Platform management and development : Quantitative analysis of performance
GeoParsingBot
For a first try we chose to scan the 40’679 pulses already posted by the account @secondary_sources_bot [1]. First for the geocode, a python program had to retrieve all the 40k pulses of the data source and put them in an intermediate json file of stockage. This action took 7 minutes and 60 Mo of memory, which makes approximatively 1.5 ko/pulse. After that, another part of the project took care of the geoparsing which took 6 minutes, but used 4,7 Go of RAM. The geoparsing library used, geoparsepy, spends a lot of time preprocessing the data and building an inverted index of location and other utilities to allow an almost instantaneously geoparsing of text. The RAM and time taken was proportional to the data loaded in the postgreSQL db, as only 137 MB of european places was loaded. If the data loaded on the postgreSQL is close to 5Go, the geoparsing time goes up to 45 minutes for only pre-processes, and can require for more than 12Go of RAM. After approximately 50% (19'812/40'679) of the pulses were geoparsed, it was time to put them online. However only 81 pulses were posted, as there was an error due to the Mastodon API. Indeed the API only allows posts under 500 characters long and the 82th pulse found was longer. We chose to not pot the geopulses more than 500 characters long.
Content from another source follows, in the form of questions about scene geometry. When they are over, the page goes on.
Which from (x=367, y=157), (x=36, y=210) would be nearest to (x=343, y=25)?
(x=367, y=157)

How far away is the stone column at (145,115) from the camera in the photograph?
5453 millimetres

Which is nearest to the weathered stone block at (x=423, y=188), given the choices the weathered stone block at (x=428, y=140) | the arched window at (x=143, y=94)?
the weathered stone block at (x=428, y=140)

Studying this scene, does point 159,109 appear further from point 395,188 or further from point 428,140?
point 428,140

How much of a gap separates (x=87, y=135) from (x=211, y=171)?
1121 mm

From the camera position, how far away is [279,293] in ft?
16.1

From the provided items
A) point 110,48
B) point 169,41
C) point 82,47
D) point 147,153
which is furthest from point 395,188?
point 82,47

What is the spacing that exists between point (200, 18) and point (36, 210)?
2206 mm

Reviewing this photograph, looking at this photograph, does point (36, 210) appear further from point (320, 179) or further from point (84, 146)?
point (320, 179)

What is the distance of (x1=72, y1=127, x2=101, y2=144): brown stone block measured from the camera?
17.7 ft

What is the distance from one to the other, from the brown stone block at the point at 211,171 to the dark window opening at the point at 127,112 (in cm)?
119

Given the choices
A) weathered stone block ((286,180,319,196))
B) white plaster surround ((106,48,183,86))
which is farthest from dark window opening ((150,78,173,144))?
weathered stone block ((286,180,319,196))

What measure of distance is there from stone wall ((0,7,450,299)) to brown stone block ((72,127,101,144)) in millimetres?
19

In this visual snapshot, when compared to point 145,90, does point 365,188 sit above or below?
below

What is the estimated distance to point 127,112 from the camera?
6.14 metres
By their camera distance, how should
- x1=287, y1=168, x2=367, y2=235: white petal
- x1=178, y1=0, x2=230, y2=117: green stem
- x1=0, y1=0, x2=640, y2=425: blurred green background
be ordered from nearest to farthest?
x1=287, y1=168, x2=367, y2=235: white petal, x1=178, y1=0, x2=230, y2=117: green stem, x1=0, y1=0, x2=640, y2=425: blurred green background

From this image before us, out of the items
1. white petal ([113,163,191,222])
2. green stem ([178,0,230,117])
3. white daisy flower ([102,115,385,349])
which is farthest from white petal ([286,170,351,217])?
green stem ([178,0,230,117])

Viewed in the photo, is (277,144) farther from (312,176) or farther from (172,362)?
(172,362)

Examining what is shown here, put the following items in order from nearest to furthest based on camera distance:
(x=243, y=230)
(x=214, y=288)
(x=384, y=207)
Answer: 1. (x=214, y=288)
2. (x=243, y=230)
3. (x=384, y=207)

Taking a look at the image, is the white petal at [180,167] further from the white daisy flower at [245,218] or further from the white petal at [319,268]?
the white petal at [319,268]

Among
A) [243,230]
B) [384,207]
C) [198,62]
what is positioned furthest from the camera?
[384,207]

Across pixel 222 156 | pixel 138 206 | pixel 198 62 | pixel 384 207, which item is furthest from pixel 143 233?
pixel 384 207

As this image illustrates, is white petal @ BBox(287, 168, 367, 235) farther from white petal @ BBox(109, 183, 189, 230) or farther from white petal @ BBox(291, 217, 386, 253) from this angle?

The JSON file containing the informations about the total read pulses was 10 Mo big, and we counted 40’679 scanned pulses within. The JSON file containing the informations about the geocoded pulses was 7 Mo big, and we counted 19’812 geocoded pulses within. Each of them is indeed heavier because the geocoding adds informations to each pulse, for instance the coordinates. We counted 3’229 pulses posted in 27 minutes, so that we estimate it would take around 3 hours to post the total 19’812 geocoded pulses. In fact, the Overpass API is the limiting factor in terms of performances, for the reason that for each geocoded pulse it has to make an online request to get its longitude and latitude from the corresponding OSMID.
For now the geopulses are visible here : [2]
MapApp and MapBot
On the one hand the map well displayed the 3’219 pulses by showing the associated markers, and the url contained in the popups were working. On the other hand the display was slow and lag were encountered. The research bar tool was astonishingly not so slow and really responsive.